## [WHAT IS ASKED]
Rewrite the rows starting at the line containing "Studying this scene, does" and ending at the line containing "Viewing the photograph", substituting "view" for "scene" and leaving everything else unchanged.

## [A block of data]
* START *

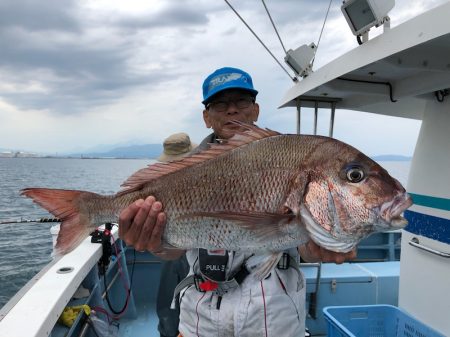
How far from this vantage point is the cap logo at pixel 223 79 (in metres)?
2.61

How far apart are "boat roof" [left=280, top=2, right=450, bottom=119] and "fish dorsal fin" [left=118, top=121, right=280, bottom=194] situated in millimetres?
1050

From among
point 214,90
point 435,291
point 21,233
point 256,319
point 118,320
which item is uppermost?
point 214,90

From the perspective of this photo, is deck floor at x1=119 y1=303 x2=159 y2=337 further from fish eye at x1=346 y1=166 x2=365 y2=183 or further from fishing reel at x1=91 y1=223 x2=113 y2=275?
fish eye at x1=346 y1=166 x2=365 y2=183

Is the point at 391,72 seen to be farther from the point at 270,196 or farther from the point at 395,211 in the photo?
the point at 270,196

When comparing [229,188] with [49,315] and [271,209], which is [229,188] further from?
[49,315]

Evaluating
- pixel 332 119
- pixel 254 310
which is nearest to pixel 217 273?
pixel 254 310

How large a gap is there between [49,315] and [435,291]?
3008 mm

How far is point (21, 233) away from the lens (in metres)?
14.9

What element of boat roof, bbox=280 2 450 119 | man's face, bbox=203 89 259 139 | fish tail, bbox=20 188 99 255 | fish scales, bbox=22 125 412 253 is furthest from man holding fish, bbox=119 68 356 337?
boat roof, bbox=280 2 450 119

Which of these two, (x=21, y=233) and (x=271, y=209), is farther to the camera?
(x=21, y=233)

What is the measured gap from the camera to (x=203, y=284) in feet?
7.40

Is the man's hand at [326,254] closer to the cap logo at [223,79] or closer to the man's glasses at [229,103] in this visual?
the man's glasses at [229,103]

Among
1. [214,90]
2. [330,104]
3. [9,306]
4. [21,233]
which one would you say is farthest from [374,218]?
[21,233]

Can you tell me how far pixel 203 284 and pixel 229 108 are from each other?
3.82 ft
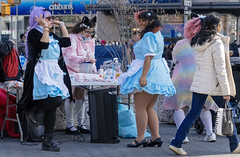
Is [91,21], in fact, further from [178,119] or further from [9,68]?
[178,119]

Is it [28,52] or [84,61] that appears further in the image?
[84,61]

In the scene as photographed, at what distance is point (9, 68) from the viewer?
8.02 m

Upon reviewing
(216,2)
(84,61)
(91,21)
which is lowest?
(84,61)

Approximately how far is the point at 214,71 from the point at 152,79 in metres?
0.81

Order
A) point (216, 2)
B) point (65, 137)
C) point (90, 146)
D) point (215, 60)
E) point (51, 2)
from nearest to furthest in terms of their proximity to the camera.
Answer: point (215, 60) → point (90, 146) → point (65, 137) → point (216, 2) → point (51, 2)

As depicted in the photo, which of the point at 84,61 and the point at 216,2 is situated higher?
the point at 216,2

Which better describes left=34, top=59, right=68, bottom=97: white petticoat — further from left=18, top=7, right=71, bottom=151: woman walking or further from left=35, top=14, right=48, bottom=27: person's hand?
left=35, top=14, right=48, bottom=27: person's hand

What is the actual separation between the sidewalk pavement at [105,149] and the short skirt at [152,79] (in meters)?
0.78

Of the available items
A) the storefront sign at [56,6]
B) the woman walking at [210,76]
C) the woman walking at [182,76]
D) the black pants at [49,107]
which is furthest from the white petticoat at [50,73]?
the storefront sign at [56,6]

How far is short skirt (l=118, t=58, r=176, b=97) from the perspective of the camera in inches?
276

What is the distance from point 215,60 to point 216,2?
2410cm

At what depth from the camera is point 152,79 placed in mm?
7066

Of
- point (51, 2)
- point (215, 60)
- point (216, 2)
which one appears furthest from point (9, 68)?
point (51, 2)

* END *
* START *

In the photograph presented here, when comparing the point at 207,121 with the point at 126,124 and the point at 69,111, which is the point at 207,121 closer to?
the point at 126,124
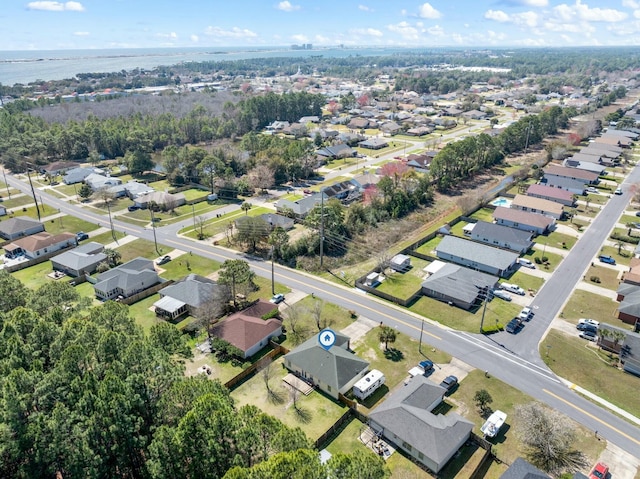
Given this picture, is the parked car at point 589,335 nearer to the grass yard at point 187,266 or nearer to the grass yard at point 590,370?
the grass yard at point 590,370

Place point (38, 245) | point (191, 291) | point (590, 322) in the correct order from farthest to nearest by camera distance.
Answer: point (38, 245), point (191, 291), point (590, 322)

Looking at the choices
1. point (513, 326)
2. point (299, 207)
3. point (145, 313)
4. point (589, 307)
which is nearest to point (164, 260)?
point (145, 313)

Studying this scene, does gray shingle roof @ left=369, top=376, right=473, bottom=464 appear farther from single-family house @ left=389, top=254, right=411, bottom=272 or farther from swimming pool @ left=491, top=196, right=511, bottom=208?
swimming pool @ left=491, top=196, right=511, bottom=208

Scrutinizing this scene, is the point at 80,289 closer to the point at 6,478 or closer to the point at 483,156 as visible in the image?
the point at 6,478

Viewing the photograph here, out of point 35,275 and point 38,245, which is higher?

* END *

## [FULL SOLUTION]
Studying this view, does gray shingle roof @ left=369, top=376, right=473, bottom=464 appear farther from single-family house @ left=389, top=254, right=411, bottom=272 or farther from swimming pool @ left=491, top=196, right=511, bottom=208?
swimming pool @ left=491, top=196, right=511, bottom=208

Scrutinizing this view, is the point at 80,289 closer to the point at 6,478 or closer to the point at 483,156 as visible in the image?
the point at 6,478

Viewing the photograph here, out of point 35,275 and point 38,245, which is higher?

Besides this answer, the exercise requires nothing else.